I, Frankenstein ~ A Capsule Movie Review

I, Frankenstein

I, Frankenstein ~ A Capsule Movie Review by Allen Kopp 

In I, Frankenstein, Frankenstein’s Monster, known here as Adam, is a pawn in the ongoing war between demons from hell and a race of beings known as the Gargoyles. The Gargoyles are “good,” having their origins in the Bible, and are fighting to protect the human race. The demons want to get possession of Adam (the story is set two hundred years after he was created) because he is the only one of his kind, assembled from body parts of cadavers and given life by the “mad scientist” Victor Frankenstein. The demons can learn from studying Adam—and also from the two-hundred-year-old notes of Victor Frankenstein—how to reanimate dead tissue. They have been collecting ten of thousands of dead bodies. When the time is right and they learn what they need to know from Adam, they can reanimate the dead bodies and instill them with demons from hell. The demons in their vast numbers will then be powerful enough to take over the world and enslave or kill all humans. The Gargoyles, of course, are trying to protect Adam and keep him from the demons.

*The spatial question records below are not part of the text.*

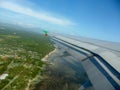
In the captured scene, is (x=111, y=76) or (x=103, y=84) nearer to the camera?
(x=103, y=84)

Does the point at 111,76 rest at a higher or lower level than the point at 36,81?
higher

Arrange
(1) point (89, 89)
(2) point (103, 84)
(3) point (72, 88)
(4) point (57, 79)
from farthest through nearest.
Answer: (4) point (57, 79) → (3) point (72, 88) → (1) point (89, 89) → (2) point (103, 84)

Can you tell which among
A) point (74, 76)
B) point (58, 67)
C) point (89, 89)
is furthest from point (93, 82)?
point (58, 67)

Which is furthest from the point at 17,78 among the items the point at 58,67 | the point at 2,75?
the point at 58,67

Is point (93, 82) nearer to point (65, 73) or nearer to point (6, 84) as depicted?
point (6, 84)

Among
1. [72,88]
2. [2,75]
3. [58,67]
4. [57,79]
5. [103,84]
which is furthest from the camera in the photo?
[58,67]

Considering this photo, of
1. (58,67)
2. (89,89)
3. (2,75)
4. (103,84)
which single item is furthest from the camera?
(58,67)

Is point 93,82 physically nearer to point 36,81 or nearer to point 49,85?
point 49,85

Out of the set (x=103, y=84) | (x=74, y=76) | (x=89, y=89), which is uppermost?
(x=103, y=84)

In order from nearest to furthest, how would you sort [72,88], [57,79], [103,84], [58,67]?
[103,84]
[72,88]
[57,79]
[58,67]
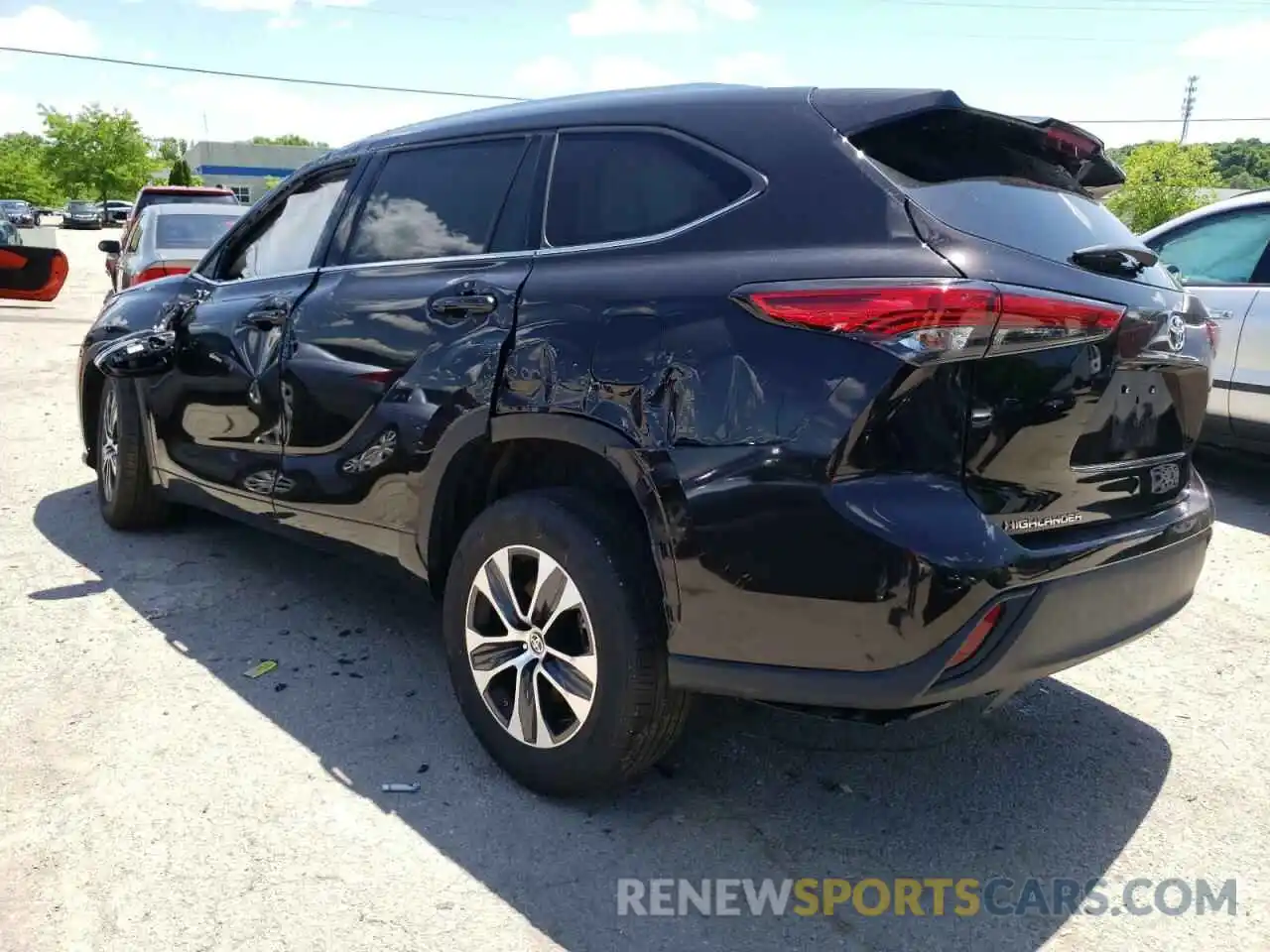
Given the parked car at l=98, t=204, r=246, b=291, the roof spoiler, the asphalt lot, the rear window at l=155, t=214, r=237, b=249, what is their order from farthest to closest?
the rear window at l=155, t=214, r=237, b=249
the parked car at l=98, t=204, r=246, b=291
the roof spoiler
the asphalt lot

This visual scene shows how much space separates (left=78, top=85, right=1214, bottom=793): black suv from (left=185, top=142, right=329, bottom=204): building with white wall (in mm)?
74950

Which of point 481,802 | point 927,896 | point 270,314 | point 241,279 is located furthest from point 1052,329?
point 241,279

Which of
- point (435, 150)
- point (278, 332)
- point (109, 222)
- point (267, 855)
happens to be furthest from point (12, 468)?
point (109, 222)

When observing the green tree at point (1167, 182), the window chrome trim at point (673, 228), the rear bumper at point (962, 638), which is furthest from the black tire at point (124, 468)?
the green tree at point (1167, 182)

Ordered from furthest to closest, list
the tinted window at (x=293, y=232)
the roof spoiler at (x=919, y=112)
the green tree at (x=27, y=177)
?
the green tree at (x=27, y=177)
the tinted window at (x=293, y=232)
the roof spoiler at (x=919, y=112)

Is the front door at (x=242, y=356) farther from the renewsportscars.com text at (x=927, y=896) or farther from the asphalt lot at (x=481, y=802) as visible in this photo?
the renewsportscars.com text at (x=927, y=896)

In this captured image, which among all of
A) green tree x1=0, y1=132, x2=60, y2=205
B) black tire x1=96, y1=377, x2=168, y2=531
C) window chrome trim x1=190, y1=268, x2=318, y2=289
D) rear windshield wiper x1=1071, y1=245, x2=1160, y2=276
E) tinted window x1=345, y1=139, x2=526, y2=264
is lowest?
black tire x1=96, y1=377, x2=168, y2=531

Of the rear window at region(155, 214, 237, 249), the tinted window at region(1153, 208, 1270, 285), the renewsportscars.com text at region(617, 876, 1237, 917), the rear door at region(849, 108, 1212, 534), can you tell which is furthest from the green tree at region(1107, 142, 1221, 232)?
the renewsportscars.com text at region(617, 876, 1237, 917)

The demon faction is personified by one Niberius who, when he takes human form, calls himself Charles Wessex (played by bill Nighy). He is supposedly a legitimate businessman trying to find the secret of reanimating dead tissue for the good of mankind. The people who work for him don’t even know what he’s up to. He has been storing dead bodies for a long time and will command the legions of demons when the time comes. Frankenstein’s Monster, Adam (played by forty-five-year-old Aaron Eckhart), is nothing like Boris Karloff’s flat-headed, bolt-necked, stiff-legged monster. He is a romantic hero with a toned body and a cleft in his chin. (Of course, there’s the obligatory scene where he strips down.) He wears blue jeans and a duster and looks almost normal except for the stitches that sew his various body parts together. When he befriends a pretty, young female doctor who works for Niberius, romantic sparks fly, even though he has no soul and is a monster created in the eighteenth century. Do they never learn?

I, Frankenstein is based on a graphic novel, with all that implies. It’s long on visuals and action and short on subtlety or character development. It’s entertaining, though, and fun to watch in 3D. Its expensive production values, intelligent script, and “name” actors elevate it way past the “schlock” class.